====== Kutipan Dokumen
Ketika terjadi kekisruan ditubuh militer, maka Orkhan mengadakan perombakan dan pembaharuan, yang dimulai dari pemimpin-pemimpin personil militer. Program ini ternyata berhasil dengan terbentuknya kelompok militer baru yang disebut dengan pasukan Janissari atau Inkisyariyah. Pasukan inilah yang dapat mengubah Negara Usmani menjadi mesin perang yang paling kuat dan memberikan dorongan kuat dalam penaklukan negeri Non Muslim. Selain itu, ada juga ada juga tentara feodal yang dikirim kepada pemerintah pusat, pasukan ini disebut tentara atau kelompok militer Thaujiah.[14]
Keberhasilan ekspansi wilayah dibarengi dengan terciptanya jaringan pemerintah yang teratur. Di masa Sulaiman I, disusunlah sebuah kitab undang-undang (qonun) yang diberi nama Multaqa al-Abhur. Kitab ini menjadi pegangan hukum bagi kerajaan Turki Usmani sampai datangnya reformasi abad ke-19.
Pengelolaan administrasi pemerintah tidaak hanya terbatas sampai ketingkat propinsi, tetapi selanjutnya diefektifkan dengan membentuk daerah-daerah tingkat II yang dikepalai masing-masing seorang kepala daerah (sanjaks). Di tingkat pusat, di samping ada sultan ada grand vizier (perdana menteri) yang dibantu oleh beberapa pembantu,diantaranya oleh para ulama yang berfungsi sebagai lembaga pemberi fatwa atau dewan pertimbangan.
============
Petunjuk Tugas →
**A.** Menurut kutipan tentang Turki Usmani, apa nama kitab undang-undang yang disusun pada masa Sulaiman I?
**B.** Teruskan kutipan tentang Turki Usmani, dimulai setelah kalimat terakhirnya.
Baris-baris data berikut tidak berhubungan dengan kutipan tentang Turki Usmani.
====== Data Tersedia
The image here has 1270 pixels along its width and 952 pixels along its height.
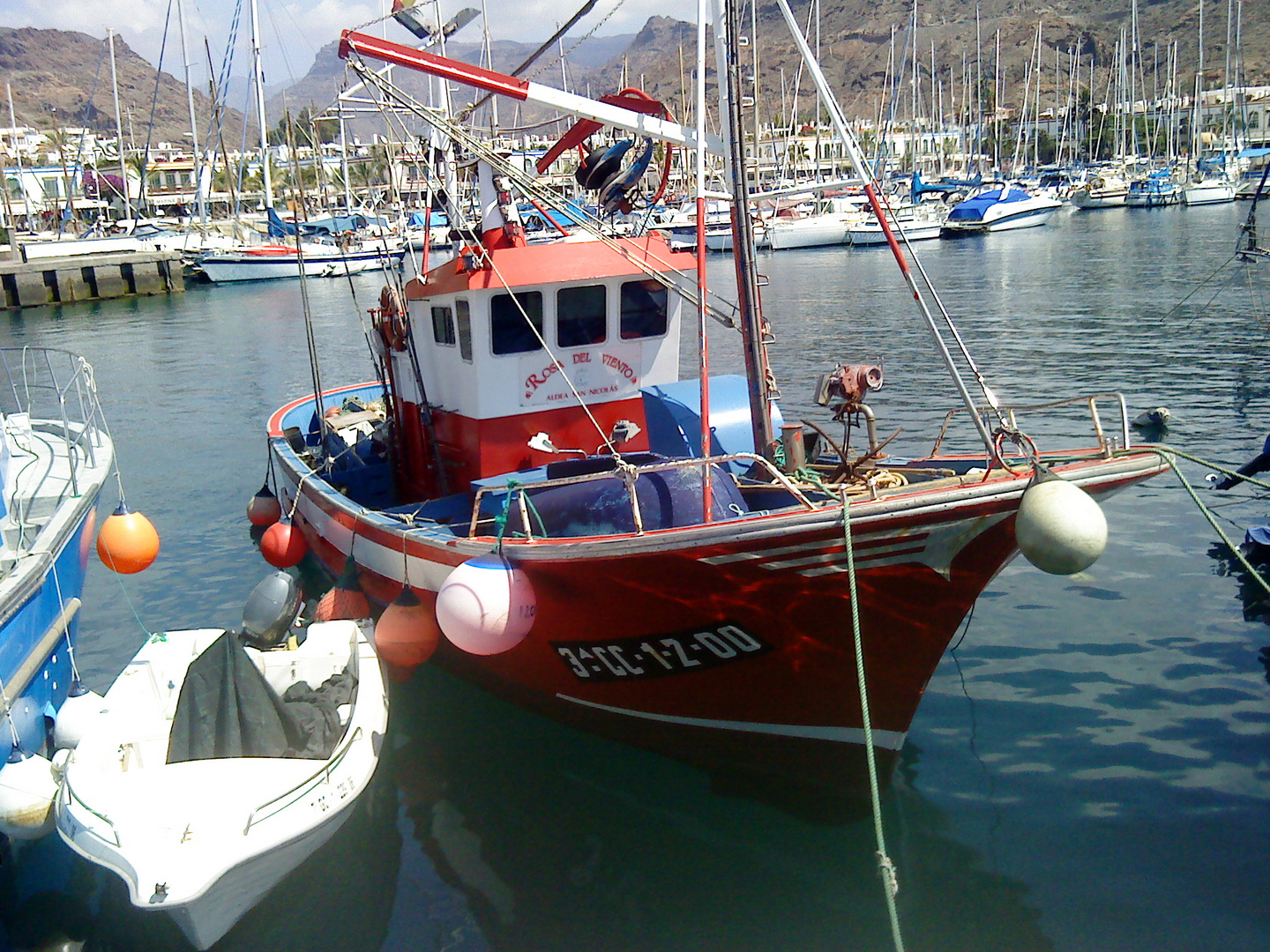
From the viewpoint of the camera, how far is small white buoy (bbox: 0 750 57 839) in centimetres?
593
============
Jawaban Latihan →
**A.** Multaqa al-Abhur.

**B.**
Sebuah administrasi birokratik sangat diperlukan dalam pengkajian militer budak. Orkhan (1324-1360) melantik seorang wazir untuk menangani administrasi dan kemiliteran pusat dan mengangkat sejumlah gubernur sipil untuk sejumlah propinsi yang ditaklukkan. Kepala-kepala jabatan disatukan dalam sebuah dewan kerajaan. Lantaran Dinasti Usmani semakin meluas, beberapa propinsi yang semula merupakan daerah jajahan yang harus menyerahkan upeti digabungkan menjadi sebuah sistem administrasi. Unit propensial yang terbesar, yang dinamakan baylerbayliks, dibagi menjadi sanjak-bayliks dan selanjutnya dibagi-bagi menjadi timarliks yang distrik tersebut diserahkan kepada pejabat-pejabat militer sebagai pengganti gaji mereka. Pada abad ke-16, term vali telah menggantikan baylerbayliks dengan pengertian seorang gubernur, dan term eyelet digunakan dengan arti propisi di Eropa, yakni Rumania dan Transilvania, Crimea, dan beberapa distrik di Anotalia yang berada dalam pengawasan masyarakat Kurdi dan Turki tetap berlangsung sebagai propinsi semi mereka yang wajib menyerahkan upeti.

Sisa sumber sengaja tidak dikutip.